• _What the exercise asks_:
Starting at the top of the listing, extract every line up to and including the one with "Twin Trees Hotel & Leisure Club". Pictures stay out of the copy.

• _Exercise data_:
○ ○ ○
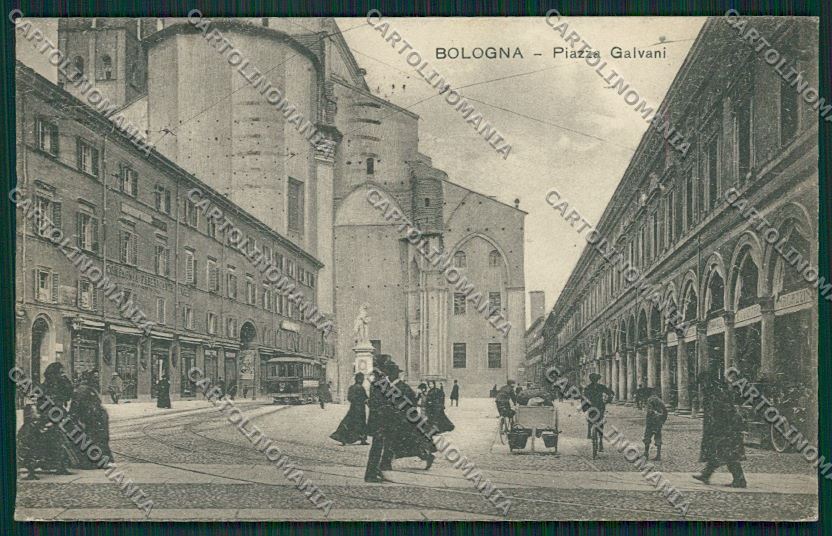 Bologna città Piazza Galvani cartolina QQ8902 – fronte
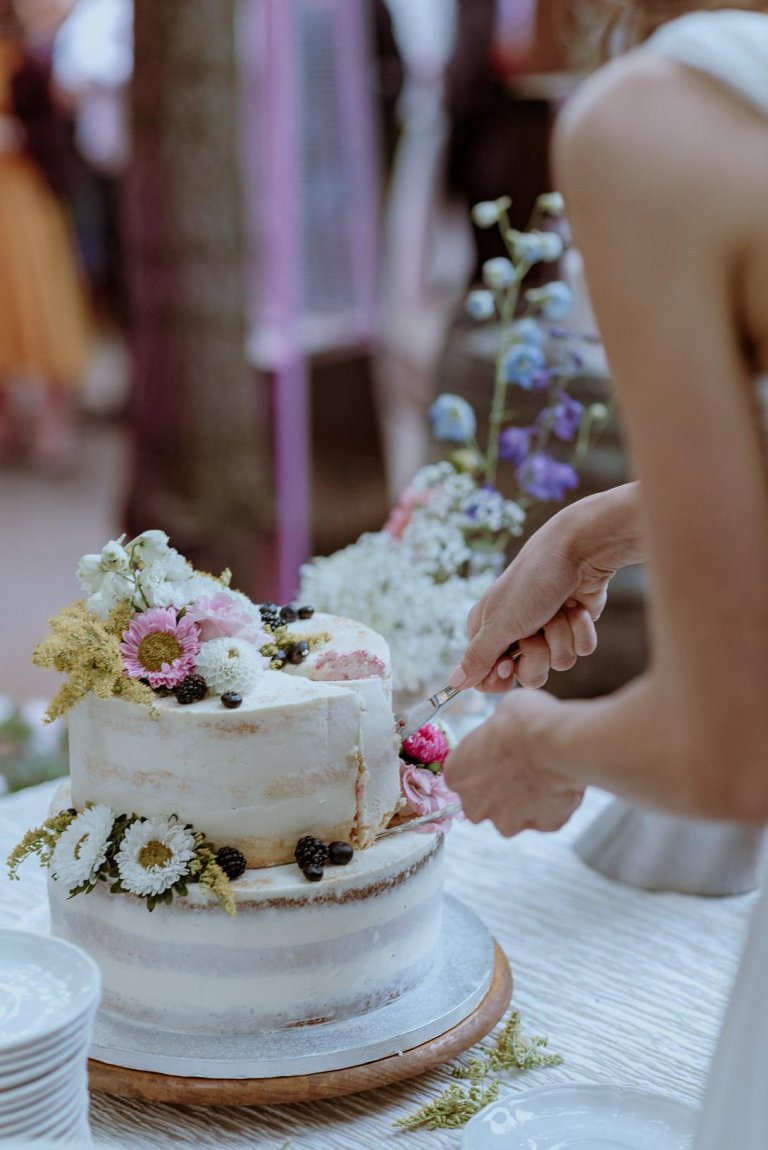 небольшой голый торт, свадебная церемония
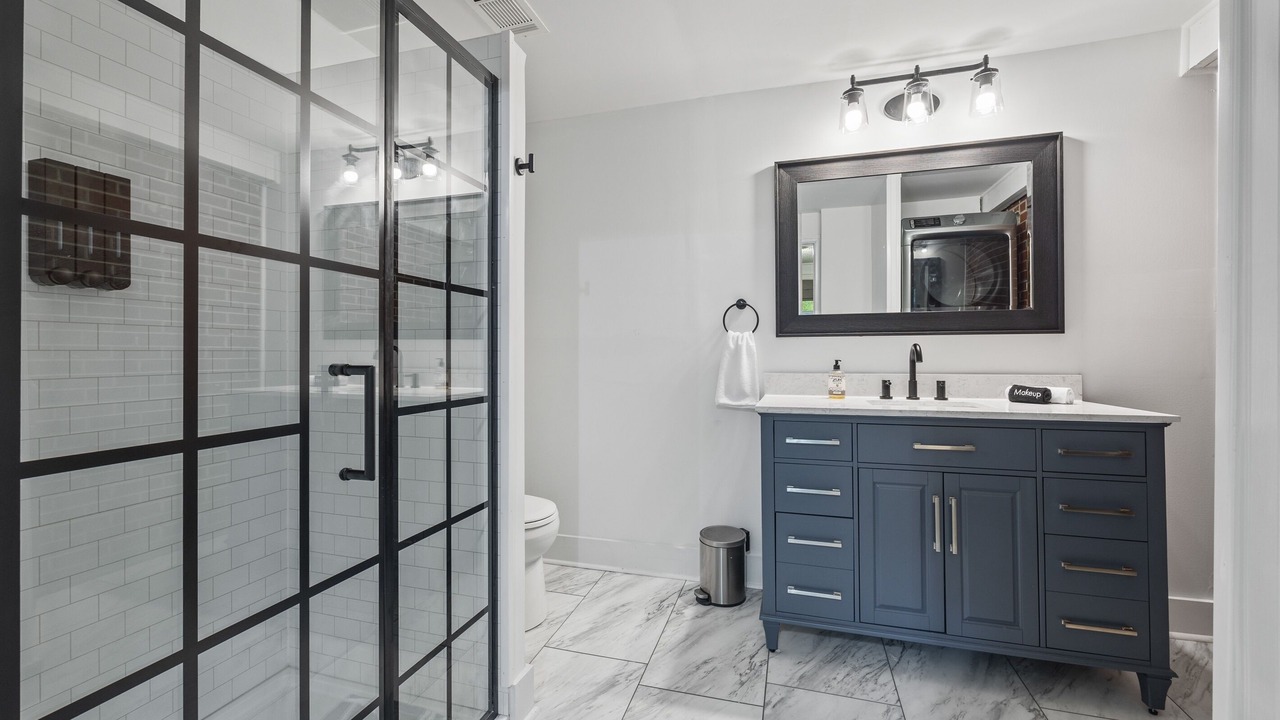Photo of Bathroom in Carrollton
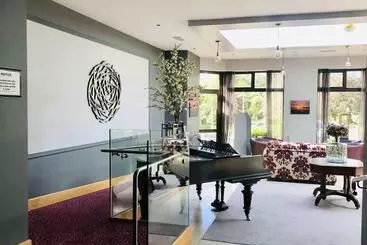 Twin Trees Hotel & Leisure Club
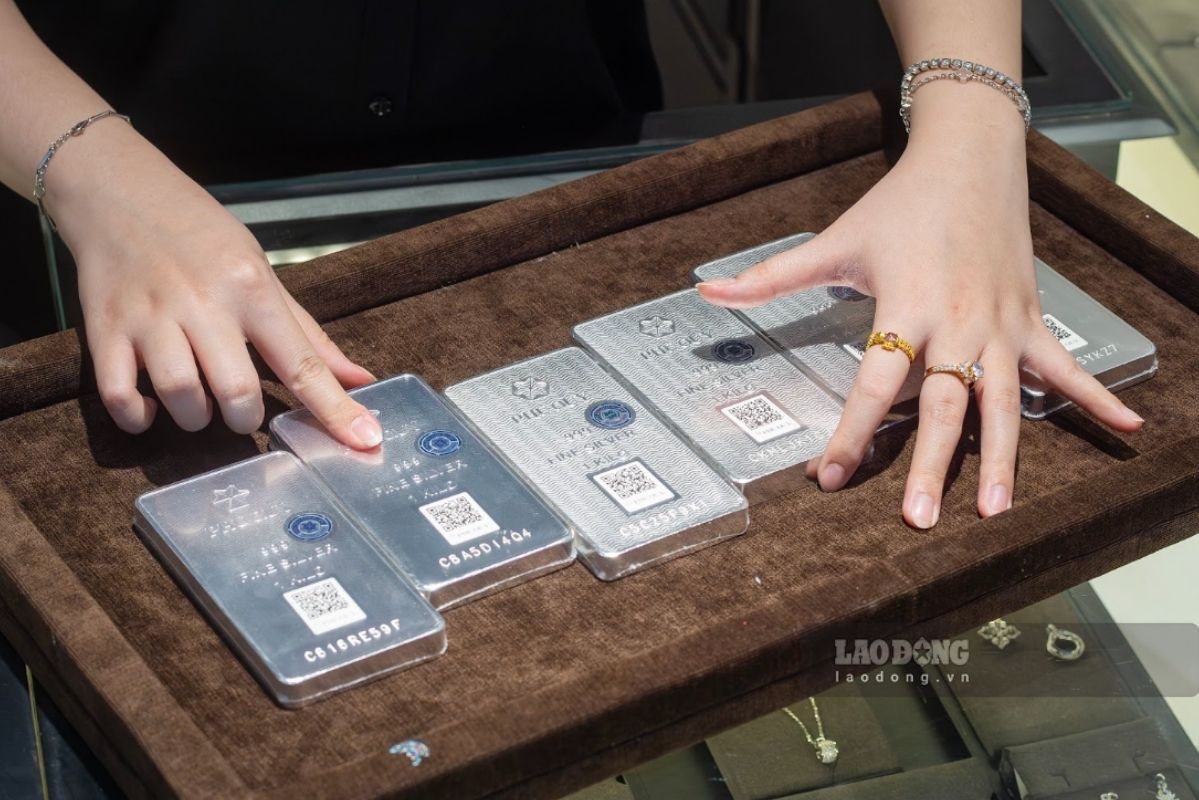 Domestic silver prices decreased, while world silver prices continued to increase sharply in the trading session on August 22. Photo: Phuong Anh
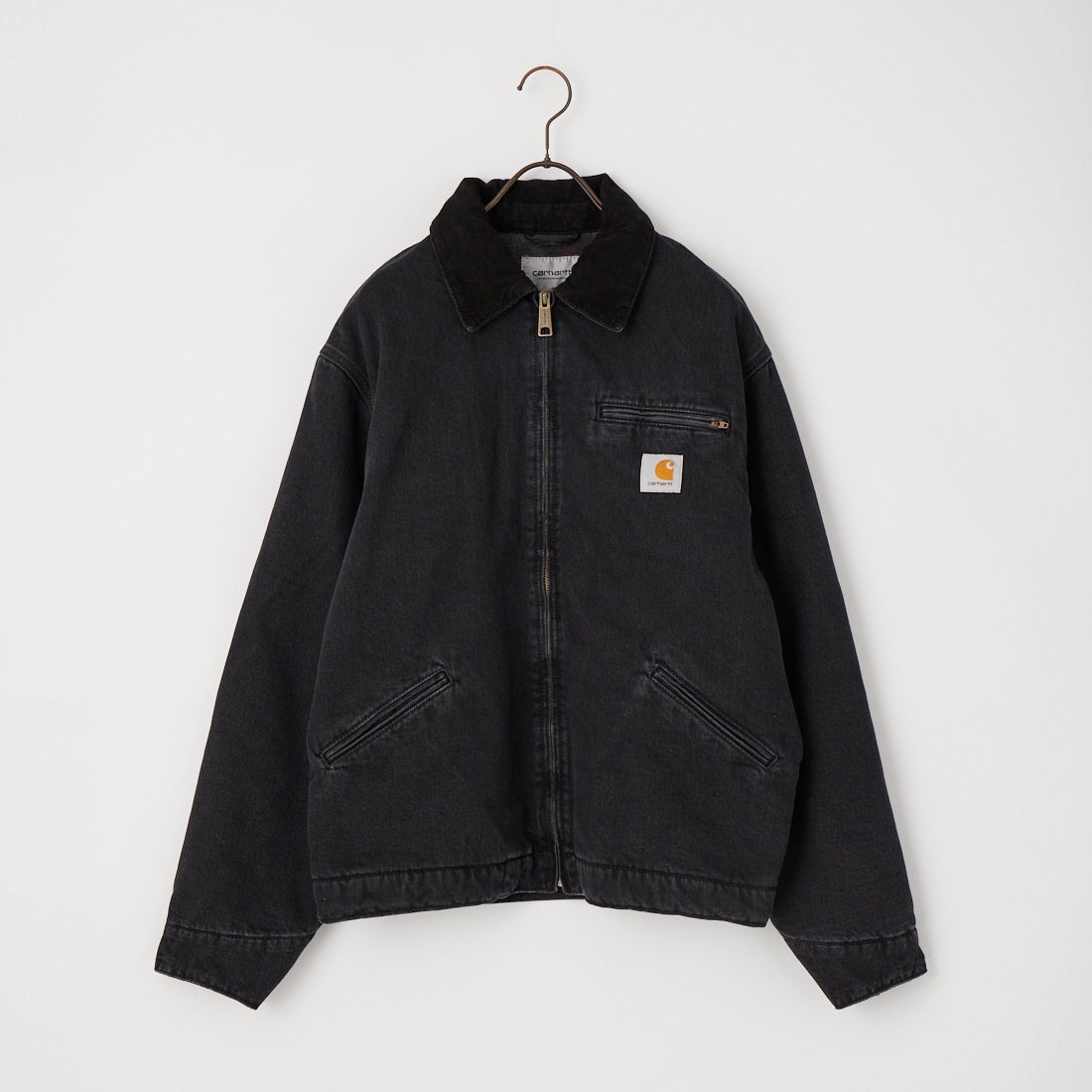 BLACK/BLAC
○ ○ ○
• _Response_:
 Bologna città Piazza Galvani cartolina QQ8902 – fronte
 небольшой голый торт, свадебная церемония
Photo of Bathroom in Carrollton
 Twin Trees Hotel & Leisure Club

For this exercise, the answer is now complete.